=== Task item A ===
Reproduce the passage on the Grassley amendment word for word, from "In addition to" up to and including "Wisconsin and Wyoming.".
=== Task item B ===
Answer these questions using the passage on the Grassley amendment:
(i) Who reached the final agreement on the economic stimulus legislation?
(ii) By how many dollars less will Iowa's share fall under that agreement than under the Grassley amendment?
(iii) What percentage of the redistributed Medicaid funds would have come from California, Illinois, Massachusetts and New York?

=== Exercise text ===
--*--

Grassley said that the final agreement reached by Democratic leaders of the House and Senate on the economic stimulus legislation is so skewed that Iowa will receive more than 33 percent, or $185 million less, than if the Grassley amendment had been adopted by senators last week and maintained by conferees."
In addition to Iowa, Grassley’s amendment would have secured fair treatment with the enhanced federal Medicaid payments for Alabama, Alaska, Arizona, Arkansas, DC, Georgia,
Idaho, Indiana, Iowa, Kansas, Kentucky, Louisiana, Maine, Maryland, Mississippi, Missouri,
Montana, Nebraska, New Hampshire, New Mexico, North Carolina, North Dakota, Ohio,
Oklahoma, Oregon, South Carolina, South Dakota, Tennessee, Texas, Utah, Vermont, West Virginia, Wisconsin and Wyoming.
The Grassley amendment was budget neutral, and 75 percent of the redistributed Medicaid funds would have come from California, Illinois, Massachusetts and New York.

--*--

=== Exercise data ===
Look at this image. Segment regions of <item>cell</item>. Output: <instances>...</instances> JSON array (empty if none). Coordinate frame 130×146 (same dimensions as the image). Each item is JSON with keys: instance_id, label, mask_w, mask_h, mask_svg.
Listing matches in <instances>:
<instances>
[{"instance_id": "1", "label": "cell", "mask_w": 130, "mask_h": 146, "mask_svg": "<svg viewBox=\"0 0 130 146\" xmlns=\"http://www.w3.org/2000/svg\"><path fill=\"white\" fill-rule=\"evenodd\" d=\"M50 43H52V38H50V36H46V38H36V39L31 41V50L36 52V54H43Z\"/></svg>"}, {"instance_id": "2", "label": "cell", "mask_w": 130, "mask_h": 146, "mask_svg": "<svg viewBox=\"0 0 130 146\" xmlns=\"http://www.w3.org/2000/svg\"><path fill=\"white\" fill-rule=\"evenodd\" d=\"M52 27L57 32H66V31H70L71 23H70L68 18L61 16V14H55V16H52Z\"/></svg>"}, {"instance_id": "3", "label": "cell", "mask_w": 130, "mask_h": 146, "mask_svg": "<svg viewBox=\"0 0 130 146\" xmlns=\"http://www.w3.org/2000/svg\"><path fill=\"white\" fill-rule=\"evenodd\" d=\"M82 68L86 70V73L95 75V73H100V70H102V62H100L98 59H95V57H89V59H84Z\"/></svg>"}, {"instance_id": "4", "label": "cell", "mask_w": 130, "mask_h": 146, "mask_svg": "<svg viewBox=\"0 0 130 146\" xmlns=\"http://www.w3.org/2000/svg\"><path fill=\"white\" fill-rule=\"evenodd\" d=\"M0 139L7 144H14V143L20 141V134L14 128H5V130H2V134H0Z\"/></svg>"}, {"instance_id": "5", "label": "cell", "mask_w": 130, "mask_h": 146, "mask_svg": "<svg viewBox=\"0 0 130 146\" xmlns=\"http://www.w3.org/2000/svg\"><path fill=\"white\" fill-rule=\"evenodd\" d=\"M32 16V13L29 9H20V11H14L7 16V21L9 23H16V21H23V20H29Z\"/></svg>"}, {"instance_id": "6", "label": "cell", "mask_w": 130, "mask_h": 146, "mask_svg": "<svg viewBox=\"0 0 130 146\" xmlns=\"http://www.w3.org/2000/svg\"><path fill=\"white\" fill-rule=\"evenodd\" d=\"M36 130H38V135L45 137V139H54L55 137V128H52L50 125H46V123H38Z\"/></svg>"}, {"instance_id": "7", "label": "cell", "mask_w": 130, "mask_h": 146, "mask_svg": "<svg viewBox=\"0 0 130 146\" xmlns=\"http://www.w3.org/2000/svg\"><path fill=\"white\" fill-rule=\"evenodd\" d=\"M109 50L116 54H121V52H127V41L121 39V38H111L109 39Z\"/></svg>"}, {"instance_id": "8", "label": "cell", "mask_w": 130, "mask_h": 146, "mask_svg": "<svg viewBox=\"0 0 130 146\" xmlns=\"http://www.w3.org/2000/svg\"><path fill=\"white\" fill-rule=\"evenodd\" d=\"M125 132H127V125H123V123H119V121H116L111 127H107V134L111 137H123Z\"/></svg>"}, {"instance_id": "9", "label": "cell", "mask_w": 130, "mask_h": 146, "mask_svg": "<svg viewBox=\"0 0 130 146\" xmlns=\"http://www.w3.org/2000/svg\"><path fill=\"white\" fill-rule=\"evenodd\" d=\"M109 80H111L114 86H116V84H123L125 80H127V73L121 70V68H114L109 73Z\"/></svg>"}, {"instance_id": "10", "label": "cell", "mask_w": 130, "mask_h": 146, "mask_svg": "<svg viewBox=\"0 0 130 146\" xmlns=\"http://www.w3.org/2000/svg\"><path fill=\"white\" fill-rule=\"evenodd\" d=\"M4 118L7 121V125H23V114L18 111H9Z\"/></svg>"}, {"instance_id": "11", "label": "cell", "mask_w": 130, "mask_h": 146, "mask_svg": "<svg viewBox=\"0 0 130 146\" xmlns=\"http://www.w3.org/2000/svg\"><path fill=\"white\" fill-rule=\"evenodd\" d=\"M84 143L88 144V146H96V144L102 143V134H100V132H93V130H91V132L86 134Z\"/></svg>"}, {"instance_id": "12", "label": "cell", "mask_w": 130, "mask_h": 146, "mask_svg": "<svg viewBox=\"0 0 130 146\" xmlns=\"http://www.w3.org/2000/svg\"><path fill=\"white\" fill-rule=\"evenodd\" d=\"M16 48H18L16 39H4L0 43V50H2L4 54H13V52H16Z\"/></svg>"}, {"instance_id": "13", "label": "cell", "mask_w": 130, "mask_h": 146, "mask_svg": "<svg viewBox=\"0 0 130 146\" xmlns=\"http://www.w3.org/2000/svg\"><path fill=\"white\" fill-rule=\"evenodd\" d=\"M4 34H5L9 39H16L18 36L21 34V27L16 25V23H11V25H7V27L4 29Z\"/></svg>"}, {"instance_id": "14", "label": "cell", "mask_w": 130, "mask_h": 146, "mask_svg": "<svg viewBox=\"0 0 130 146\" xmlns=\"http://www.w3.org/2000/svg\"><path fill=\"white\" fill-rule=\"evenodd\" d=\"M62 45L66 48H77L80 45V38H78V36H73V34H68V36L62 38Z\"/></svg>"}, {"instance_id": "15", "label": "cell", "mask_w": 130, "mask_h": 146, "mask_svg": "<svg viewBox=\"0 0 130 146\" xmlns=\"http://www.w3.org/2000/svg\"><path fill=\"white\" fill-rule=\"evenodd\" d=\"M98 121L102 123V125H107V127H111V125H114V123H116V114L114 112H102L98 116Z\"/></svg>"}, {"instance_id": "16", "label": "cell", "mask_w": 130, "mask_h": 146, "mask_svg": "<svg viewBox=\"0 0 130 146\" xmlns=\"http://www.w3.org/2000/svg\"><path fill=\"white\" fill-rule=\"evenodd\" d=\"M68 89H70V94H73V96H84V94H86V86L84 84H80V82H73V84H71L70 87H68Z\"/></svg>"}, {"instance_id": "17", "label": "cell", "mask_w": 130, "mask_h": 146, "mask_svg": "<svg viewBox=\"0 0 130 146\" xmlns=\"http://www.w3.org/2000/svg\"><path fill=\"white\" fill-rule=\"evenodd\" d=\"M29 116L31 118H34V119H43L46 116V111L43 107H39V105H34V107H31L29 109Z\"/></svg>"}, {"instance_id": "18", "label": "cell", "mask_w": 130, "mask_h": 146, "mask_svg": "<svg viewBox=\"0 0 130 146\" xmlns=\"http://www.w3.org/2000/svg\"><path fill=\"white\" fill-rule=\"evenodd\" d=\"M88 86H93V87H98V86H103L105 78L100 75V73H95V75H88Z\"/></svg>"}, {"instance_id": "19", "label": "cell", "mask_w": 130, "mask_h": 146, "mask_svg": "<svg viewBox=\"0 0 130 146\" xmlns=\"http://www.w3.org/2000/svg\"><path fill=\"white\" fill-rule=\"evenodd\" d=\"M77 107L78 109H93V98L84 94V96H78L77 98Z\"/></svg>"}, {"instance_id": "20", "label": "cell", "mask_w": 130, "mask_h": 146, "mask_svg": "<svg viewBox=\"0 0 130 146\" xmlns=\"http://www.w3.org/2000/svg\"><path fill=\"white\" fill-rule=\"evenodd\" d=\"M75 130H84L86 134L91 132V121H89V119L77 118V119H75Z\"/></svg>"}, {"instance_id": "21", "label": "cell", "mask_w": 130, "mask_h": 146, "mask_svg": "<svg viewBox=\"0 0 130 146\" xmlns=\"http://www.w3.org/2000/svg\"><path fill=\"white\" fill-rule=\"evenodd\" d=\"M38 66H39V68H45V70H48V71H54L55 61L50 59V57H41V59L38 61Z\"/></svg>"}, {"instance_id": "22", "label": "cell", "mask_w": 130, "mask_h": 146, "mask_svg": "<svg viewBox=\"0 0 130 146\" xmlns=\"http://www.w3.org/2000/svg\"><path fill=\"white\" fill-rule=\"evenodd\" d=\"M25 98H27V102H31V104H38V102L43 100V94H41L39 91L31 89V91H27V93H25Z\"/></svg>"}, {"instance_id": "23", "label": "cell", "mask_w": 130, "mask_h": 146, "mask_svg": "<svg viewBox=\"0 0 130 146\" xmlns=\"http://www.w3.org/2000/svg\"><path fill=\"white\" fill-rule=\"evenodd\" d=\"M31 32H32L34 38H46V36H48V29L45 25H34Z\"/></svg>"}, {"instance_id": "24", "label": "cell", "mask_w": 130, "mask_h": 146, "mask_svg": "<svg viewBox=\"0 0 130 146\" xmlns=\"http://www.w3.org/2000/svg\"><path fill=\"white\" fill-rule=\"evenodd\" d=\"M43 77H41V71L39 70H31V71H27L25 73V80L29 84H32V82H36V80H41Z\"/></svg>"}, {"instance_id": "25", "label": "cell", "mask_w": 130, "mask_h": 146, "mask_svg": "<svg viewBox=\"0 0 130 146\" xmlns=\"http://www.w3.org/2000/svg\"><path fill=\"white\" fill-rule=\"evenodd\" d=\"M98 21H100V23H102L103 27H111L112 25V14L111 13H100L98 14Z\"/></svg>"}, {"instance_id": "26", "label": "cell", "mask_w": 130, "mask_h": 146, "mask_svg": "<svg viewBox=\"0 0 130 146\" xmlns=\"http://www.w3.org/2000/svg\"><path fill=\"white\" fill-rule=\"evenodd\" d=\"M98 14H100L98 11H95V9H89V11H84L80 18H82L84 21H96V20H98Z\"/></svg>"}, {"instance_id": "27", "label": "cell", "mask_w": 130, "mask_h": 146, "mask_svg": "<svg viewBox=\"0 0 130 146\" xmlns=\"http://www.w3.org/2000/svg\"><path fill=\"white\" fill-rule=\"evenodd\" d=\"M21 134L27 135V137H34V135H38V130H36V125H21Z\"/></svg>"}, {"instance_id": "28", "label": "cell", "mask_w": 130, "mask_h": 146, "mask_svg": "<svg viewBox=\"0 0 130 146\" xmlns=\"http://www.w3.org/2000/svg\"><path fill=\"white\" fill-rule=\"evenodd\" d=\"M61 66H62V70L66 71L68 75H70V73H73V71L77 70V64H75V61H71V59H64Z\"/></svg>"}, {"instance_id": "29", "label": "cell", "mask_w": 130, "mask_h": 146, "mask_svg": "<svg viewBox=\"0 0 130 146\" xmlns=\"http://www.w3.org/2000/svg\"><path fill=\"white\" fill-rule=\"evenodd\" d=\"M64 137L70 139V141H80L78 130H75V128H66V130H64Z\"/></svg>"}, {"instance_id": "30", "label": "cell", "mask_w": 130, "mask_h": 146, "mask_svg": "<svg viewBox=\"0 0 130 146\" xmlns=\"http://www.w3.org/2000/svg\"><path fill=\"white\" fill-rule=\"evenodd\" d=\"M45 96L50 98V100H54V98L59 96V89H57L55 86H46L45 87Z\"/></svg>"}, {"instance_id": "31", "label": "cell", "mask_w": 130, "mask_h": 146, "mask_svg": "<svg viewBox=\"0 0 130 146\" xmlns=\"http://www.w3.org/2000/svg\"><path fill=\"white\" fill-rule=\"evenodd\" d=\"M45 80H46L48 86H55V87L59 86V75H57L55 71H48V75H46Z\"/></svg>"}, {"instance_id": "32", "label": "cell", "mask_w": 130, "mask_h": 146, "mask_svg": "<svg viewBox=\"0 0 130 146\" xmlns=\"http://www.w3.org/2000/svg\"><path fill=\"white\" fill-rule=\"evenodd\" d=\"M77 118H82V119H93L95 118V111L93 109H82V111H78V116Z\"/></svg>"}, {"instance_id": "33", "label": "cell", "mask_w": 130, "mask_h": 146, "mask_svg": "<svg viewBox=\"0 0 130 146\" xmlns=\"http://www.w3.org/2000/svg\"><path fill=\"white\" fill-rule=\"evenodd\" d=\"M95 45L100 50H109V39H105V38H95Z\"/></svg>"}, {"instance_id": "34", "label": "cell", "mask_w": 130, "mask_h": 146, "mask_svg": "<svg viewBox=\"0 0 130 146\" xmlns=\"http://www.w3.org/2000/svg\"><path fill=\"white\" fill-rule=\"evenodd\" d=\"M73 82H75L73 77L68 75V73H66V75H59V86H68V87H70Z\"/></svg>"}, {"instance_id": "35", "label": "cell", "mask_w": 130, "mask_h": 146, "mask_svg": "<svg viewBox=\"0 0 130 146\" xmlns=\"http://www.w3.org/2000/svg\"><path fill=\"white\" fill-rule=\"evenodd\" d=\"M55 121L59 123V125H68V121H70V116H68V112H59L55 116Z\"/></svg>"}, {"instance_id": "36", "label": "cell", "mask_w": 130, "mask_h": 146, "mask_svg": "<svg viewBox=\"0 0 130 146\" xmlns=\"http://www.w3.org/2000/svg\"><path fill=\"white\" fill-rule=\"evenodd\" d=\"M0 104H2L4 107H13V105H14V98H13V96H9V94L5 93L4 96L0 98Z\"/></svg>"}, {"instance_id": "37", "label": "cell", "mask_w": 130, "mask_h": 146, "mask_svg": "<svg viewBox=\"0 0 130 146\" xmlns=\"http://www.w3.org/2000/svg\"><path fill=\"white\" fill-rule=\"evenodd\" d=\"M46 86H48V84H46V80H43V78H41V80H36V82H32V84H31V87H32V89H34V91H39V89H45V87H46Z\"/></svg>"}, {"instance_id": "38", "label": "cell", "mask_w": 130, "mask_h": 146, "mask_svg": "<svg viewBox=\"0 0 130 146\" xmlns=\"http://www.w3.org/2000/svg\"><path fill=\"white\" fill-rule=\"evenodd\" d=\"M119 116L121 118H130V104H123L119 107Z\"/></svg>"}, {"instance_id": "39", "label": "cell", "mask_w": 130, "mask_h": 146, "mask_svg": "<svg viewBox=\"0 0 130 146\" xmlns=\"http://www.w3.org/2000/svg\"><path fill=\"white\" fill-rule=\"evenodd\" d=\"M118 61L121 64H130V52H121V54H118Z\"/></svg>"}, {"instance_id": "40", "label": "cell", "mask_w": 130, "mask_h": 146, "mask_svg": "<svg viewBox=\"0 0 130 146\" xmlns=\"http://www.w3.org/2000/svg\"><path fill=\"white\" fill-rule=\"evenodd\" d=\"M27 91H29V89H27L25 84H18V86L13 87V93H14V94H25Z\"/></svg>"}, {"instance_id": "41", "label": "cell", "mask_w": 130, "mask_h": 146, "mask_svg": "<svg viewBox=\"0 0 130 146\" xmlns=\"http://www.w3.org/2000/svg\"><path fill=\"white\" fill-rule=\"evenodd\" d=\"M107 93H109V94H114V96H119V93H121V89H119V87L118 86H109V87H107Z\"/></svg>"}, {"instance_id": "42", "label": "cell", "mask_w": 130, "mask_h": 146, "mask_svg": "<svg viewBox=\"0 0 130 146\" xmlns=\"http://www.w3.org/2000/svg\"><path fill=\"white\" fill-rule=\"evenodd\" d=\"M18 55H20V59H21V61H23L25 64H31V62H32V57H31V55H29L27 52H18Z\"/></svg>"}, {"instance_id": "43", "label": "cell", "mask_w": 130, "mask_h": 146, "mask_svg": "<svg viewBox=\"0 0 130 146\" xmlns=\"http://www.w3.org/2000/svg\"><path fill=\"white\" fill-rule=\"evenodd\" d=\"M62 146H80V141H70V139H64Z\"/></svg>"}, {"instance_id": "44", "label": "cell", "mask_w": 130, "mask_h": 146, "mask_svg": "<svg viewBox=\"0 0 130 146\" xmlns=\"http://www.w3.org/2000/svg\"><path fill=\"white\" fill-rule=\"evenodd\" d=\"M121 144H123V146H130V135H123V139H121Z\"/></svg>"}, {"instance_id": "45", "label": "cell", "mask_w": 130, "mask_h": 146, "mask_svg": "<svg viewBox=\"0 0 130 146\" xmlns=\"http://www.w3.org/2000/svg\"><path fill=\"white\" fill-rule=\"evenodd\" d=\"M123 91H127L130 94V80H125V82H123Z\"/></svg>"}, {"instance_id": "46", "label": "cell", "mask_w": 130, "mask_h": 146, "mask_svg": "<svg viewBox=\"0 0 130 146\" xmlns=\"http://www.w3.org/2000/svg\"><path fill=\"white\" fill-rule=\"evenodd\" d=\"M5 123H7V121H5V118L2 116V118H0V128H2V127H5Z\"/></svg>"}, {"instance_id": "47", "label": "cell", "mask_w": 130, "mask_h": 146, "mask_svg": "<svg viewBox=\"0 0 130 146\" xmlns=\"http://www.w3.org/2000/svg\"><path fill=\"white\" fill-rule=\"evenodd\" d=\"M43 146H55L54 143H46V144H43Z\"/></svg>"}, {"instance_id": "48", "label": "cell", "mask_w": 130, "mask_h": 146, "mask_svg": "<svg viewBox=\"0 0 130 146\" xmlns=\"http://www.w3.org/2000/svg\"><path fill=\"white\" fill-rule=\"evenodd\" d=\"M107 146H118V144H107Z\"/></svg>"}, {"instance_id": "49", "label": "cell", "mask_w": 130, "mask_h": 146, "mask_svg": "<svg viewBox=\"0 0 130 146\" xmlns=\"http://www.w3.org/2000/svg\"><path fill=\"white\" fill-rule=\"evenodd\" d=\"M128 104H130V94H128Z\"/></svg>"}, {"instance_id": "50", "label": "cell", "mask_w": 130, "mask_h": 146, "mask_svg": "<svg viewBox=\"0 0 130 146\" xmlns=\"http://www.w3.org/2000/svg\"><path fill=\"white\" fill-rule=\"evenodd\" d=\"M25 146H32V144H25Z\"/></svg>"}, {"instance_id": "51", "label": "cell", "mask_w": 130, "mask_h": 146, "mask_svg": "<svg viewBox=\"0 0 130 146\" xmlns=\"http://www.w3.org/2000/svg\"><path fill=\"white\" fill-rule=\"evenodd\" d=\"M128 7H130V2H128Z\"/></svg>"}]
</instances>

--*--

=== Result A ===
In addition to Iowa, Grassley’s amendment would have secured fair treatment with the enhanced federal Medicaid payments for Alabama, Alaska, Arizona, Arkansas, DC, Georgia,
Idaho, Indiana, Iowa, Kansas, Kentucky, Louisiana, Maine, Maryland, Mississippi, Missouri,
Montana, Nebraska, New Hampshire, New Mexico, North Carolina, North Dakota, Ohio,
Oklahoma, Oregon, South Carolina, South Dakota, Tennessee, Texas, Utah, Vermont, West Virginia, Wisconsin and Wyoming.

=== Result B ===
(i) Democratic leaders of the House and Senate.
(ii) $185 million.
(iii) 75 percent.